Auf dem ersten vollständigen Langeisen nach drei EPs seit 2005, zieht der Finnen Sechser alle Register, die es im Power Metal gibt. Und zwar auf sehr hohem Niveau. Rasante Schlagzeugattacken, pfeilschnelle Gitarren, mehrstimmiger Gesang, Keyboardteppiche, feine Melodien in erwachsen arrangierten acht Songs plus drei Bonustracks, epische Hymnen sowie jede Menge Schlachtengetümmel und das alles kommt in ein schmuckes Kleid verpackt von Coverartist Ken Kelly.
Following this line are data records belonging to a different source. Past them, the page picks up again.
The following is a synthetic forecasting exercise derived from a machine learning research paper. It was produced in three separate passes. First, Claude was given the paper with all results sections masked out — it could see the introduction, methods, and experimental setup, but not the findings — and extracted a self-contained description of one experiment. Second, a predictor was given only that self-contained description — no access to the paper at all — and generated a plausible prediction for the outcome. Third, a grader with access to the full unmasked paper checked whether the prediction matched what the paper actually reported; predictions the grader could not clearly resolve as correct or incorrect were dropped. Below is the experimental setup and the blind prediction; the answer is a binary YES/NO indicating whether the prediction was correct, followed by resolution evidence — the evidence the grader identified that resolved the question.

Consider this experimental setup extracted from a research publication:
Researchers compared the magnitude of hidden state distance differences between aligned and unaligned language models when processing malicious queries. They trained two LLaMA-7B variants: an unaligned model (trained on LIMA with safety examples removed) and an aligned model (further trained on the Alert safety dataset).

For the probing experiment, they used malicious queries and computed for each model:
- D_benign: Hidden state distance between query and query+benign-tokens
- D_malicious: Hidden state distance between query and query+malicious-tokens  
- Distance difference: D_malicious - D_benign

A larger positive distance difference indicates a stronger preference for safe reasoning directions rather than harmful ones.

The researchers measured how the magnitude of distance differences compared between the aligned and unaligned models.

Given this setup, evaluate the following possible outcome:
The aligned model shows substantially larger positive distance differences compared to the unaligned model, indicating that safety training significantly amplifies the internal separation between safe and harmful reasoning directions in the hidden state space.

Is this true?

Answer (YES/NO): YES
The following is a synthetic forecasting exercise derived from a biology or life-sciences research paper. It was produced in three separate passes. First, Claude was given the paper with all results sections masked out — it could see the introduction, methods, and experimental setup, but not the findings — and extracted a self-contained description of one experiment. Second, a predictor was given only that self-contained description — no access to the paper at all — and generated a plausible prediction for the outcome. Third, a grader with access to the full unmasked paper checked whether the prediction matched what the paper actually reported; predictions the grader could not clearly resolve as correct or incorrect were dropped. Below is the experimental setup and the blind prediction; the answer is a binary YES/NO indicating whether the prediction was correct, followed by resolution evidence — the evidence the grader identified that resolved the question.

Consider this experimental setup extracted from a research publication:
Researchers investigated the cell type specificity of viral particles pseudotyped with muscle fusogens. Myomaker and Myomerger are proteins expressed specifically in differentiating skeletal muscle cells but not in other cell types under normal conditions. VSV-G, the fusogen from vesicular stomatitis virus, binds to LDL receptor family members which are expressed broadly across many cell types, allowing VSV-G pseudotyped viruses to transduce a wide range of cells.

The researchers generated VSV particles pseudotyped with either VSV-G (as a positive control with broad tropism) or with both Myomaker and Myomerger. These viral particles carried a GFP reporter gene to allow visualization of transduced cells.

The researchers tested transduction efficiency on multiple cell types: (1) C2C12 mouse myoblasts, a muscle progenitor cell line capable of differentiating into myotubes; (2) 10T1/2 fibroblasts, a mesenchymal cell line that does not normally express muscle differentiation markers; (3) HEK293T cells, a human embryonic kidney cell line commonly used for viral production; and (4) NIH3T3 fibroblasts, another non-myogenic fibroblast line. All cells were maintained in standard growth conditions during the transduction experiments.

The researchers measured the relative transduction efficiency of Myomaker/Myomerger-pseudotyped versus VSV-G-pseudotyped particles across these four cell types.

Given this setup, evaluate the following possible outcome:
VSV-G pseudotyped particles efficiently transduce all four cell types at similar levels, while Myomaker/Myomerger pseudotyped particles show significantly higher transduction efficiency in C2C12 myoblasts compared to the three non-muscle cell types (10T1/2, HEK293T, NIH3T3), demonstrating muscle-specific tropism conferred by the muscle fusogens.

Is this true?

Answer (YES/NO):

Was will das Heroenherz mehr? Die Band orientiert sich möglicherweise an den Landsmännern von Sonata Arctica und kommt auch an den Briten Dragonforce nicht vorbei, aber warum das Rad neu erfinden, wenn die Technik bereits ausgereift ist? Mir gefällt die Platte sehr gut. Die positive Grundstimmung des Genres wird nahezu ohne Peinlichkeiten perfekt vermittelt, Mitsingparts (nicht, dass ich das tun würde!) gibt es zuhauf und – Novum! – im fünften Track „Scion of Stars“ wird sogar gegrowlt. Die Scheibe ist beim ersten Hören schon sehr eingängig, auch wenn es nach unzähligen weiteren Durchläufen immer noch neue gewitzte Details zu entdecken gibt. Auf in den Kampf, Freunde!